Records contained in a dataset:
================================

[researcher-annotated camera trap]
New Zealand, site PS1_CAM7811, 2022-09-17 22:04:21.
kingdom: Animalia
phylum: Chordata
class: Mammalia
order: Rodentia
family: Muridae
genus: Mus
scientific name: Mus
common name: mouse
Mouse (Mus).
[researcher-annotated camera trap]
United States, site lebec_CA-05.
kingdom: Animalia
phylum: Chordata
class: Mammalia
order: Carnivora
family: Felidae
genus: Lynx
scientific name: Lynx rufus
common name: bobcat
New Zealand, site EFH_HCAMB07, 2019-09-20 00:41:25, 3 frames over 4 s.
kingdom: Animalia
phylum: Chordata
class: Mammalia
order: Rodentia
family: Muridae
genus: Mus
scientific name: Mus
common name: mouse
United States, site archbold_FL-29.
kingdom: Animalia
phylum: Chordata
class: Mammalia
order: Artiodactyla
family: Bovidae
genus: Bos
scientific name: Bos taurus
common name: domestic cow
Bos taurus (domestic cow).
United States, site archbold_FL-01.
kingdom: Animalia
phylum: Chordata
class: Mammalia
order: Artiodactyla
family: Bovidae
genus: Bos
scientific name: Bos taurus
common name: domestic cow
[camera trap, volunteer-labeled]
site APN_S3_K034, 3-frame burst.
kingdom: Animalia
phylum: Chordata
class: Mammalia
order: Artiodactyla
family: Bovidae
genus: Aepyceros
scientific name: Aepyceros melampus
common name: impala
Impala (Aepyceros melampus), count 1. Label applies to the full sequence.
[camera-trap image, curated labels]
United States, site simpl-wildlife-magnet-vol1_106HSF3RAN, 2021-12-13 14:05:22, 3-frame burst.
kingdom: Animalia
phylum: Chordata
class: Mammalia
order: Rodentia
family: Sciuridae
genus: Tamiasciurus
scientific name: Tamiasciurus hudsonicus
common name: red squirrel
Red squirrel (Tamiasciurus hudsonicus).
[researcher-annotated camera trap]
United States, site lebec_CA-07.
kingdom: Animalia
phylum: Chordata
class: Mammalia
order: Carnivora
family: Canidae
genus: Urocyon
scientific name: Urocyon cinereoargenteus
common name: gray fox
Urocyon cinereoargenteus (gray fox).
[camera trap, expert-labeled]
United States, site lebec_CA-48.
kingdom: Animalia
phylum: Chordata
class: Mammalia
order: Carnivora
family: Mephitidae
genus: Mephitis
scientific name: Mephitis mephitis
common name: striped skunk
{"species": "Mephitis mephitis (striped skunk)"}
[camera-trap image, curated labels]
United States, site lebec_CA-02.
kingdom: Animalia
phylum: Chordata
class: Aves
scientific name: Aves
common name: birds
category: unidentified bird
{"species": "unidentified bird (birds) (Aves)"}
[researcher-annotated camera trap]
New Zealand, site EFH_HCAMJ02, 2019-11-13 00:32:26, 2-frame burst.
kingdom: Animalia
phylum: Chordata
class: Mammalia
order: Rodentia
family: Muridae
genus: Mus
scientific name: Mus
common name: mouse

================================

=== YOUR INSTRUCTIONS ===
Your reply must contain exactly the lines from the first line of the data through the line holding "[camera trap, volunteer-labeled]", and nothing more.

=== SOLUTION TO THE PROBLEM ===
[researcher-annotated camera trap]
New Zealand, site PS1_CAM7811, 2022-09-17 22:04:21.
kingdom: Animalia
phylum: Chordata
class: Mammalia
order: Rodentia
family: Muridae
genus: Mus
scientific name: Mus
common name: mouse
Mouse (Mus).
[researcher-annotated camera trap]
United States, site lebec_CA-05.
kingdom: Animalia
phylum: Chordata
class: Mammalia
order: Carnivora
family: Felidae
genus: Lynx
scientific name: Lynx rufus
common name: bobcat
New Zealand, site EFH_HCAMB07, 2019-09-20 00:41:25, 3 frames over 4 s.
kingdom: Animalia
phylum: Chordata
class: Mammalia
order: Rodentia
family: Muridae
genus: Mus
scientific name: Mus
common name: mouse
United States, site archbold_FL-29.
kingdom: Animalia
phylum: Chordata
class: Mammalia
order: Artiodactyla
family: Bovidae
genus: Bos
scientific name: Bos taurus
common name: domestic cow
Bos taurus (domestic cow).
United States, site archbold_FL-01.
kingdom: Animalia
phylum: Chordata
class: Mammalia
order: Artiodactyla
family: Bovidae
genus: Bos
scientific name: Bos taurus
common name: domestic cow
[camera trap, volunteer-labeled]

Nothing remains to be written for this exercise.